I don’t know why you believe this. There are 2 factual problems with your statement:
1. Humans are unable to localize (determine where a sound is coming from) on all bass tones below 80 Hz. Therefore, we perceive all bass below 80 Hz as mono bass and there is no stereo imaging created, occurring or perceived with bass sound frequencies this deep, whether heard played live or recorded
2. There are virtually zero commercially available music recordings containing stereo bass (separate and unique left and right channel bass content) below 100 Hz. Recording engineers have known that humans cannot localize bass frequencies below 80 Hz for more than 70 years and, as a result, have been summing all recorded bass content below 100 Hz to mono on their recording mixes on all formats (LPs, CDs and even high resolution direct to digital music files) ever since.

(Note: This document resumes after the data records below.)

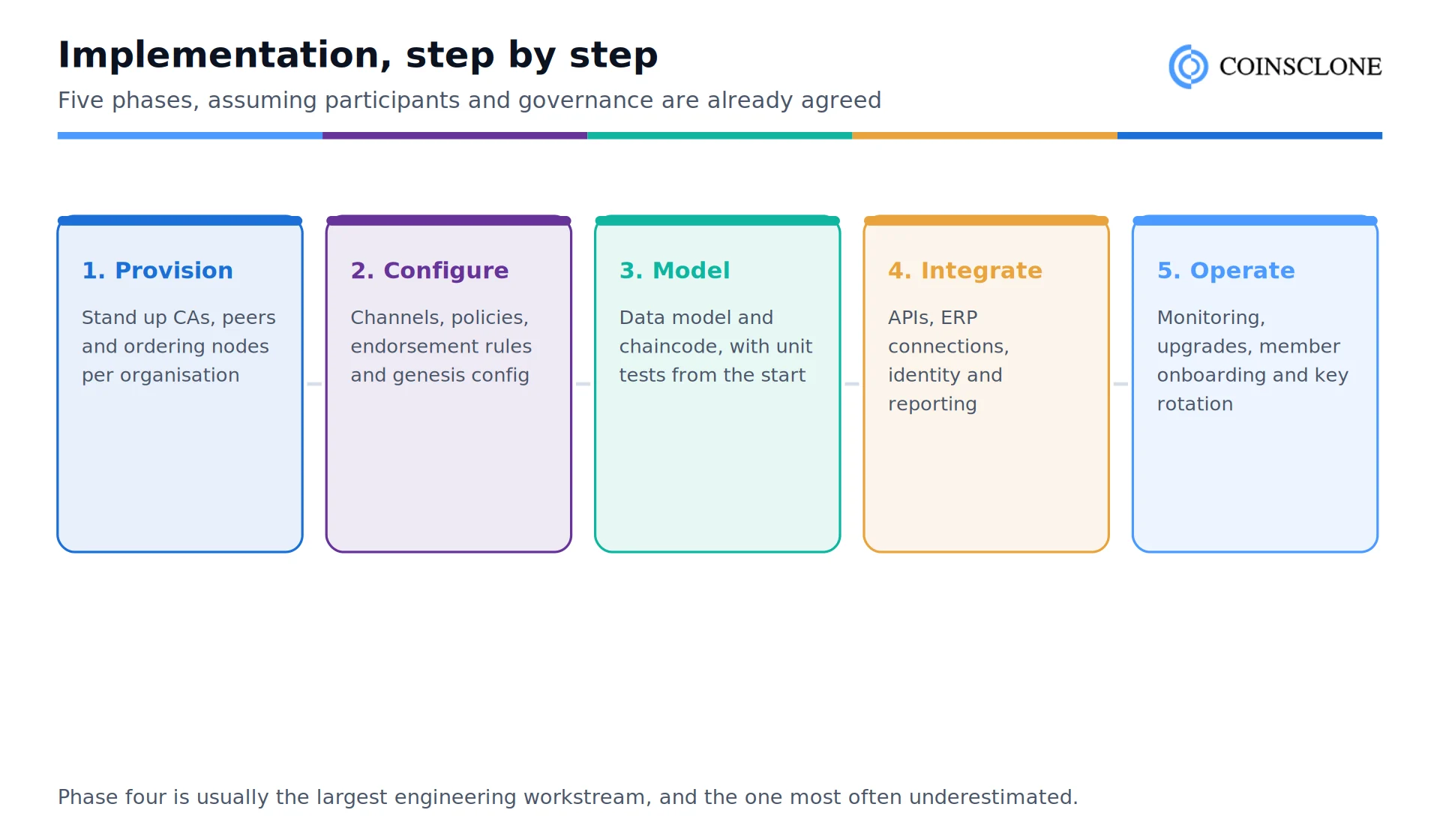 Implementation, step by step

COINSCLONE

Five phases, assuming participants and governance are already agreed

1. Provision

Stand up CAs, peers and ordering nodes per organisation

2. Configure

Channels, policies, endorsement rules and genesis config

3. Model

Data model and chaincode, with unit tests from the start

4. Integrate

APIs, ERP connections, identity and reporting

5. Operate

Monitoring, upgrades, member onboarding and key rotation

Phase four is usually the largest engineering workstream, and the one most often underestimated.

If you doubt this, just try to identify a single commercially available music recording from the past 70 years, on any format, that contains stereo bass below 100 Hz. If you find a single example, it will be the very first that I, and millions of other music lovers worldwide, are aware of.
So, even if you are superhuman and can localize bass sound tones below 80 Hz and setup your system to reproduce bass frequencies below 80 Hz in stereo, there’s virtually zero music content available worldwide to play on it. I’d suggest this makes the debate, over whether or not true stereo deep bass below 80 Hz is feasible, moot. Wouldn’t you?
Current direct to digital high resolution recording technology actually is capable of recording music with separate and unique left and right channel bass content below 100 Hz. The reality that recording engineers still sum the bass below 100 Hz on these recordings to mono is due to the very important truth that fact #1 from above still applies, humans are unable to localize bass sound tones under 80 Hz.
I hope these facts have convinced you that the pursuit of a system capable of reproducing true stereo bass below 80 Hz is futile. Instead, I suggest you use a minimum of 2 and up to 4 subs to create a high quality mono bass system with bass extension down to a least 20 Hz. I can describe in detail how and why to do this in a future post if you’d like.